BEGIN

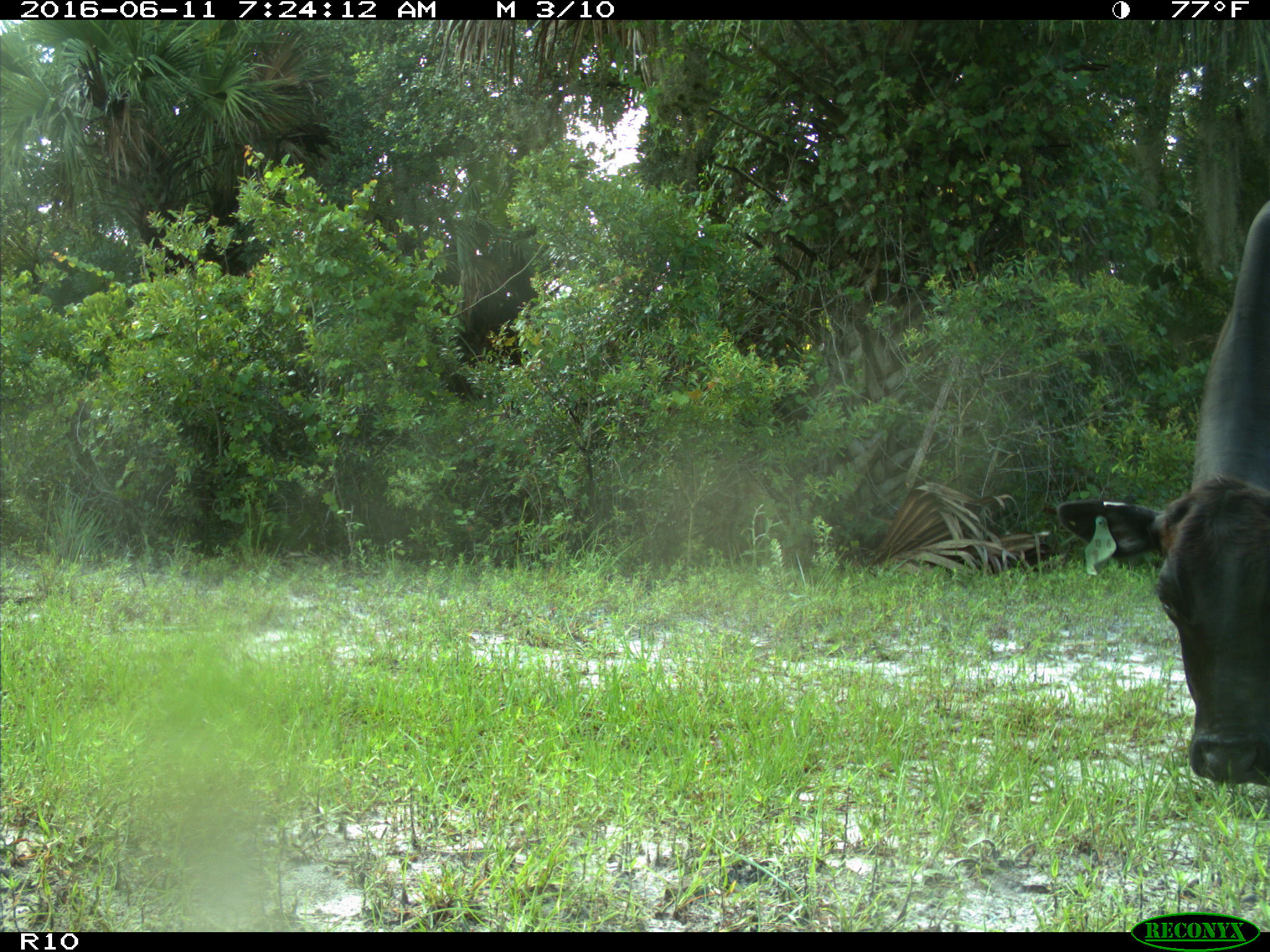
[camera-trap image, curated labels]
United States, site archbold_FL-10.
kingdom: Animalia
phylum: Chordata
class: Mammalia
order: Artiodactyla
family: Bovidae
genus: Bos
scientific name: Bos taurus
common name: domestic cow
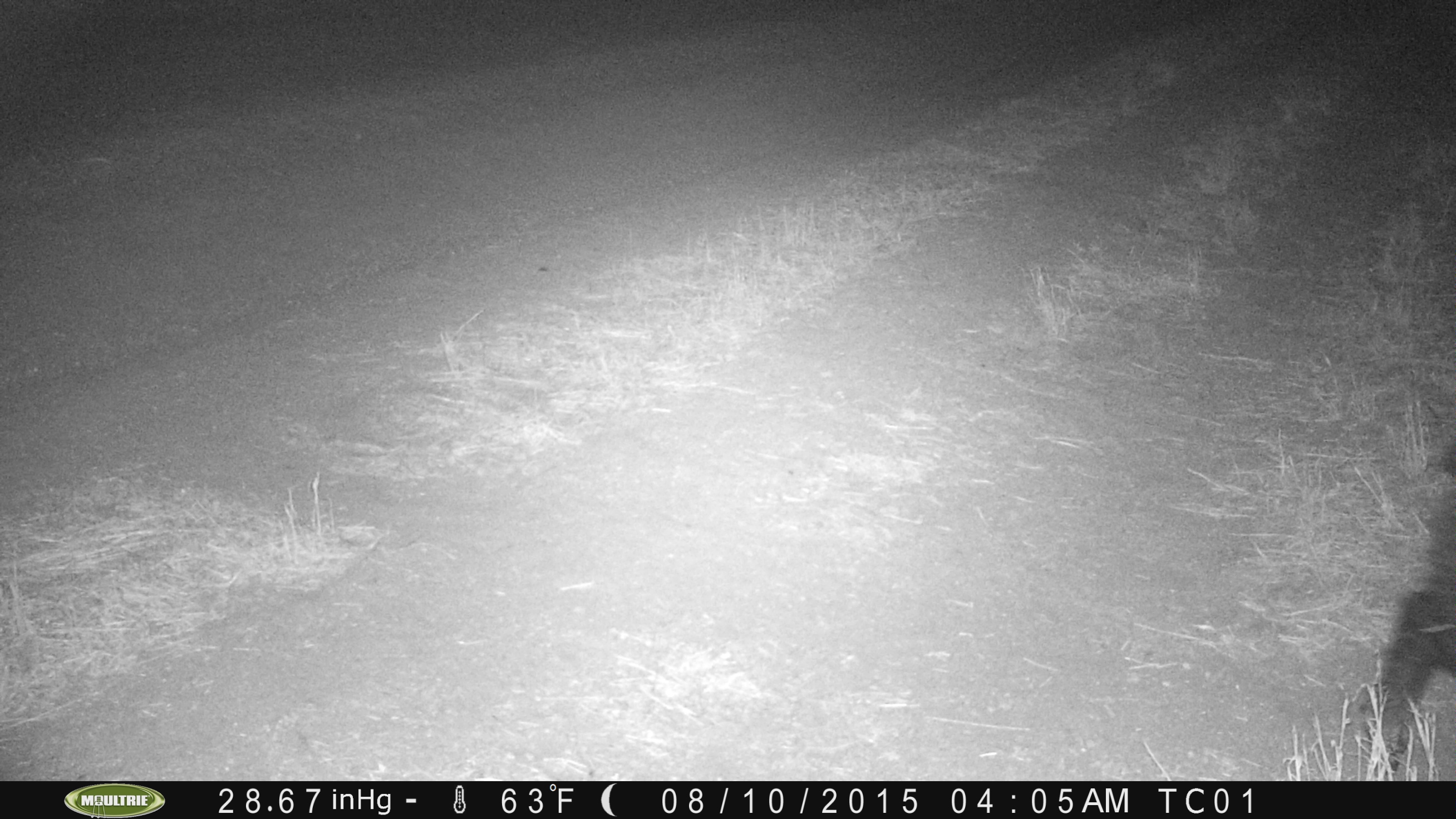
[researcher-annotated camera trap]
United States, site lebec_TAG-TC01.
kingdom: Animalia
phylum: Chordata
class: Mammalia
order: Artiodactyla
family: Suidae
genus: Sus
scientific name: Sus scrofa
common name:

END

The answer is a faithful copy of the records above, with the pictures removed.

[camera-trap image, curated labels]
United States, site archbold_FL-10.
kingdom: Animalia
phylum: Chordata
class: Mammalia
order: Artiodactyla
family: Bovidae
genus: Bos
scientific name: Bos taurus
common name: domestic cow
[researcher-annotated camera trap]
United States, site lebec_TAG-TC01.
kingdom: Animalia
phylum: Chordata
class: Mammalia
order: Artiodactyla
family: Suidae
genus: Sus
scientific name: Sus scrofa
common name:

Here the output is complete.